Emily Hamilton's illustrations are fabulous; they're gentle and child-like, incredibly lively and so colourful. Emily's work has appeared in books, magazines, on cards, fabric and the occasional surfboard and wall. Emily has also illustrated Betty Binoculars by Suzie Laverty. I was intrigued after seeing images from this on Emily's Instagram page and have ordered a signed copy from Dudley Doodle Books, I'll share a review when it arrives.
I wasn't aware of this at the time, but during the first lockdown, children all over the UK were making rainbows for their windows. It may have happened here in Ireland too but I didn't notice it in my own neighbourhood, and I took a break from social media and news reports from March - July in an effort to remain calm. It's a lovely idea and a project we might undertake ourselves while we are confined to our own home (need to take down the Halloween decorations first!).

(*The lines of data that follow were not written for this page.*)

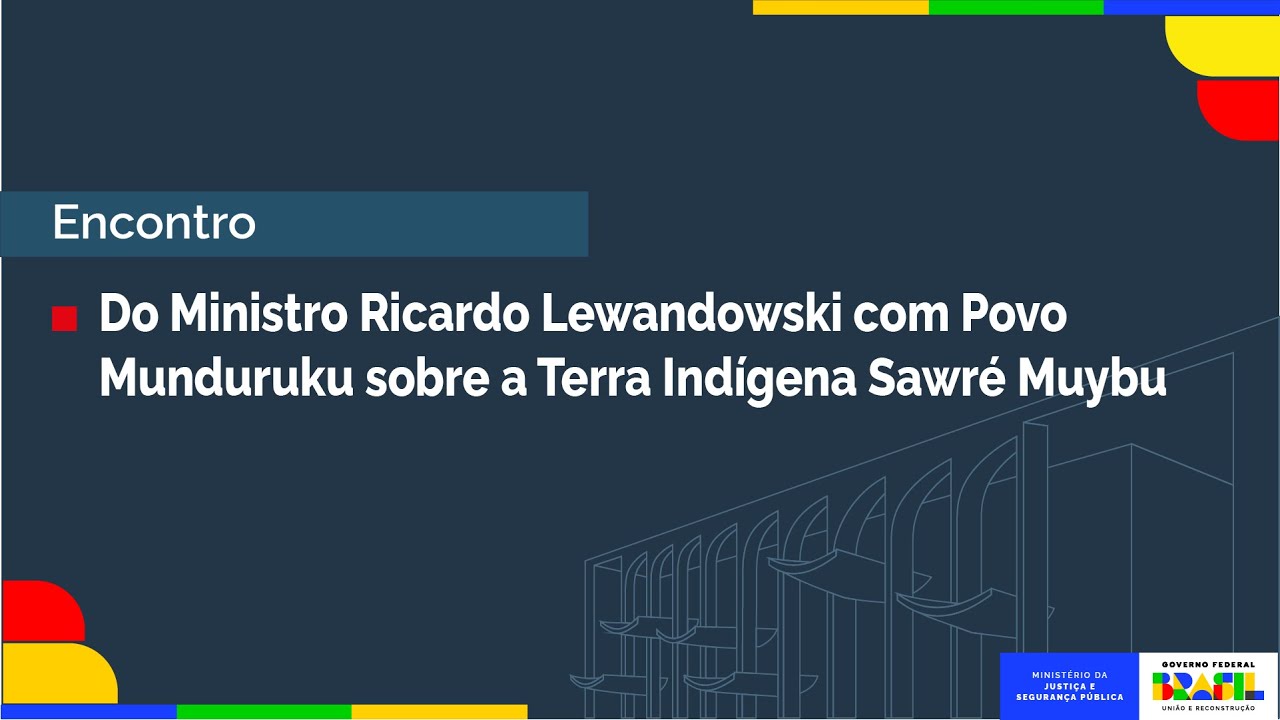 Encontro do Ministro Ricardo Lewandowski com Povo Munduruku sobre a Terra Indígena Sawré Muybu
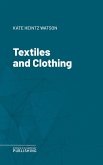 Textiles and Clothing (eBook, ePUB)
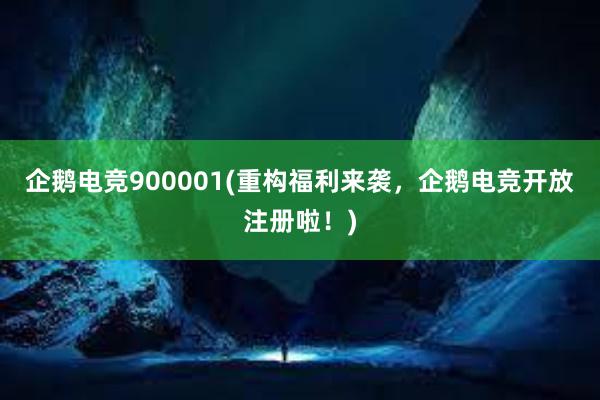 企鹅电竞900001(重构福利来袭，企鹅电竞开放注册啦！)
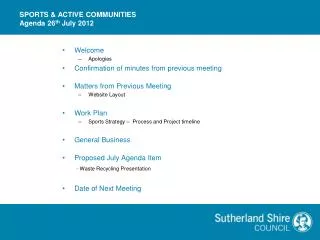 SPORTS &amp; ACTIVE COMMUNITIES Agenda 26 th July 2012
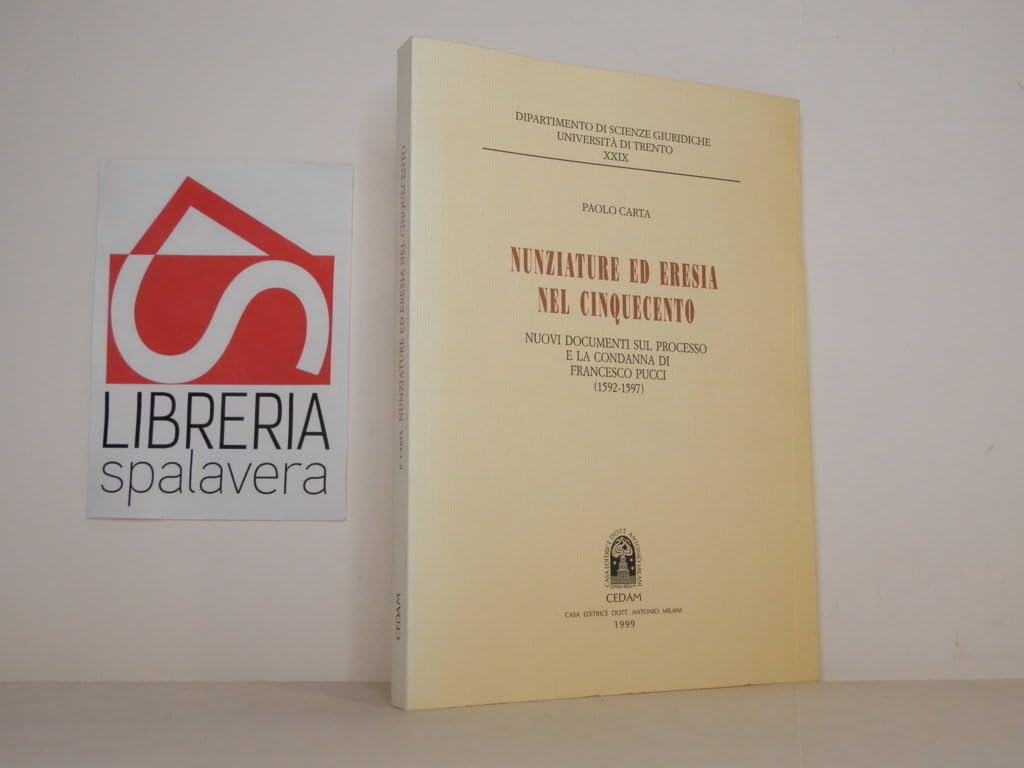 Nunziature ed eresia nel Cinquecento. Nuovi documenti sul processo e la condanna di Francesco Pucci (1592-1597) (Dip. scienze giur. Fac. giur.-Un. Trento, Band 29) Religion & Esotericism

The World Made a Rainbow is extremely positive, but also explores negative emotions and challenging aspects of life during lockdown, achieving an excellent balance between both. Despite delivering an important message, it never feels heavy-handed or forced. The subtext flows as naturally through the story as a beam of light through a prism. An ideal book for reassuring children and helping them make sense of these strange times, filled with wisdom that could be applied to many adverse situations.
For every copy of The World Made a Rainbow sold in the UK, at least 80p will go to the Save the Children Fund, a charity whose mission is to ensure every child is safe, healthy and reaches their full potential.